How you store vegetables has a major impact on their taste and texture. That’s why we need to know the cheat sheet in keeping the vegetables fresh. Here are some basic tips on storing vegetables and fruits:

  • Some fruits and veggies produce ethylene gas as they ripen. The gas can prematurely ripen foods that are sensitive to it, so it’s best to keep ethylene-producing foods away from ethylene-sensitive foods. Avocados, bananas, cantaloupes, kiwis, mangoes, nectarines, pears, plums, and tomatoes are ethylene-producing products and should be stored in a different place than apples, broccoli, carrots, leafy greens, and watermelon.
  • Tomatoes and potatoes should be stored in a cool and dry place but not in the refrigerator.
  • Salad greens and fresh herbs are best stored in bags filled with a little air and sealed tightly. If you want to refresh them, you can place them in a large bowl of ice water and shake the greens around a bit.
  • If you like to wash, dry, and cut fruits and veggies all at once, store them in covered glass containers lined in paper towels. The paper towels will keep the moisture out.

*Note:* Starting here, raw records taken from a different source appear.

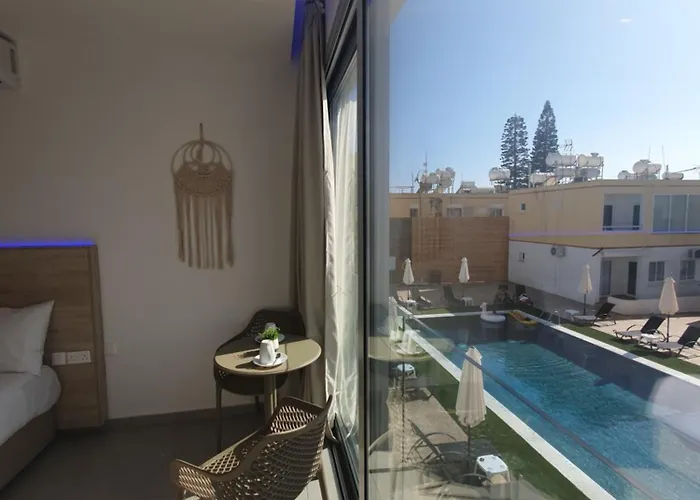 Sun Plaza - Adults Only Apartahotel 4*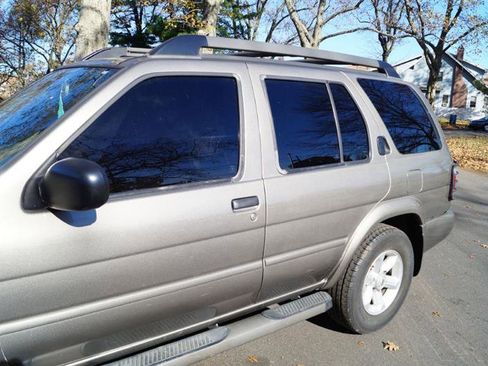 Used 2003 Nissan Pathfinder SE image 5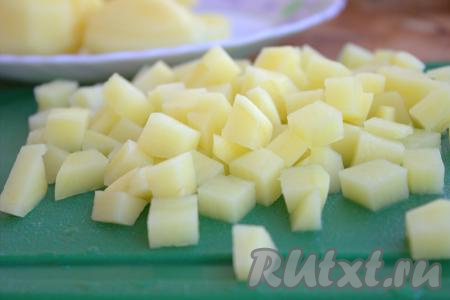 Очистить картошку и лук. Картофель нарезать на мелкие кубики. Луковицу нарезать достаточно мелко.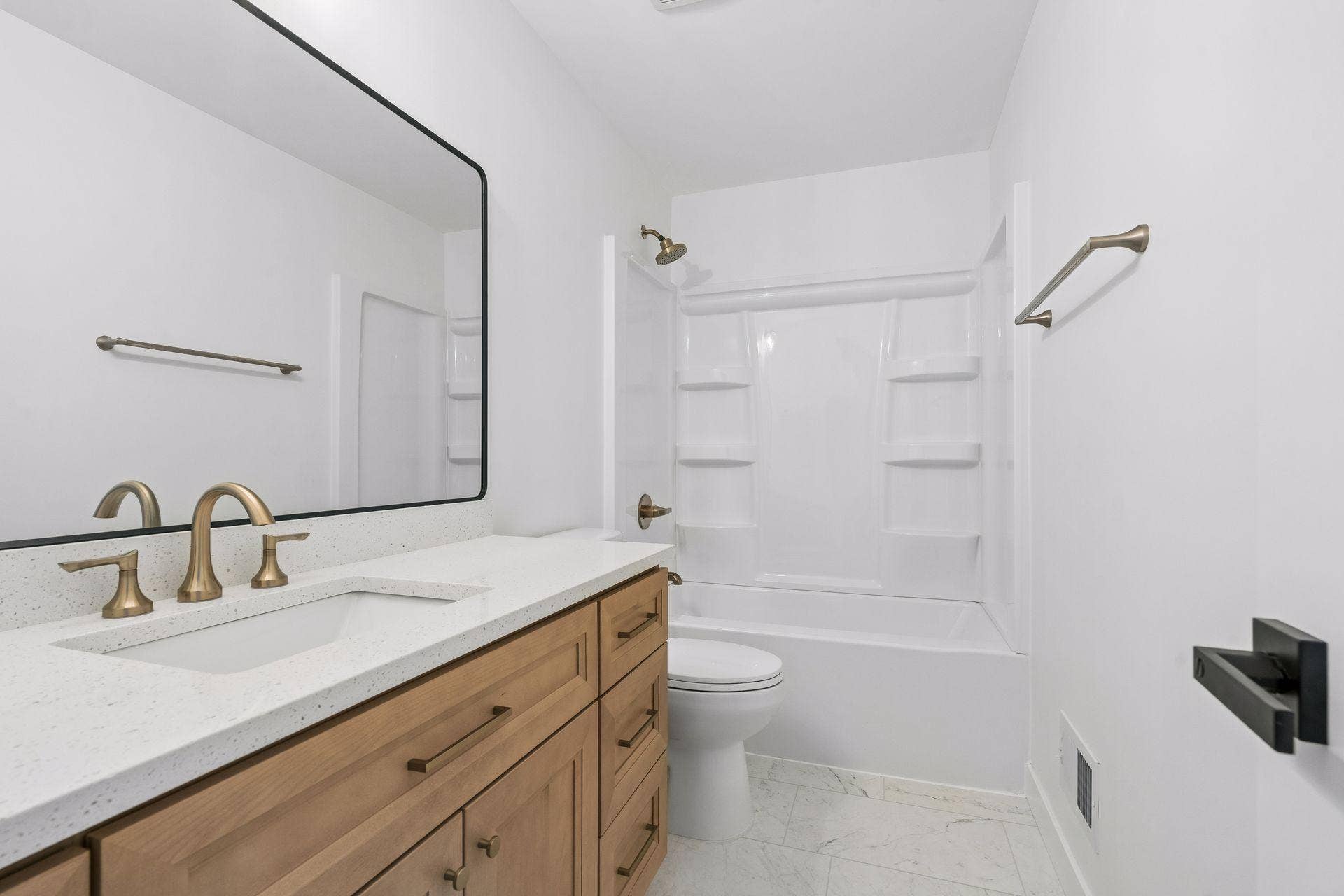 10795 191st Avenue NW, Elk River, MN 55330 10795 191st Avenue NW, Elk River, MN 55330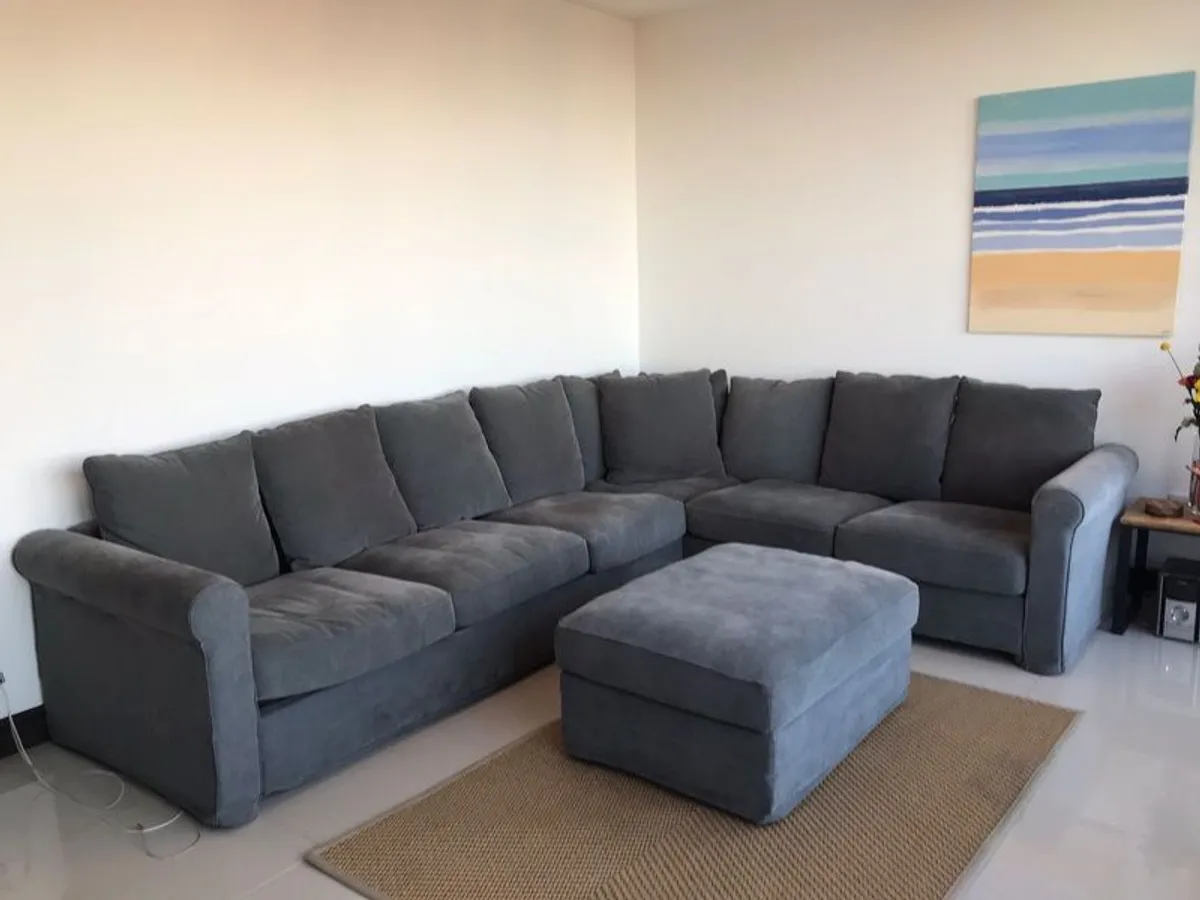 5 seater corner sofa & footstool - Image 1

  • Carrots, lettuce, and broccoli usually start to spoil as soon as they’re picked, so place these in separate plastic bags in the crisper in your fridge.
  • Leafy greens should be wrapped unwashed in a paper towel, so the towel can absorb any excess moisture. But still, leafy greens are best to be consumed within 1-2 days of purchase to ensure the freshness and nutrients you need.
  • Store your eggplant at room temperature. You can store it in refrigerator for 1 to 3 days if they are used soon after removal from the refrigerator.
  • Place celery in a small cup of water and store in the refrigerator to keep it fresh longer.
  • Store mushrooms in a brown paper bag in the fridge or a cool and dry place. Never use plastic or glass, as it will make the mushroom slimy.
  • Bell peppers, green beans, broccoli, Brussels sprouts, cabbage, celery, cucumbers, onions, and eggplants can be frozen. Blanch them in hot water before sticking them in below freezing temperatures.
  • Don’t overstock the fridge. Overstocked fridge leads to poor air circulation, and does not give optimal temperature for storing the vegetables and fruits.
  • It’s always best to eat any kind of vegetables or fruits as quickly as possible after you’ve purchased them, as the flavors and nutrients start to degrade the moment they are picked.

Since it’s quite tricky to store the vegetables, don’t impulsively buy many vegetables at once. Fresh vegetables are still the best to be consumed—they still have their best taste and of course the nutrients. Even if you really have to buy many vegetables at once, make sure you know how to stock it well.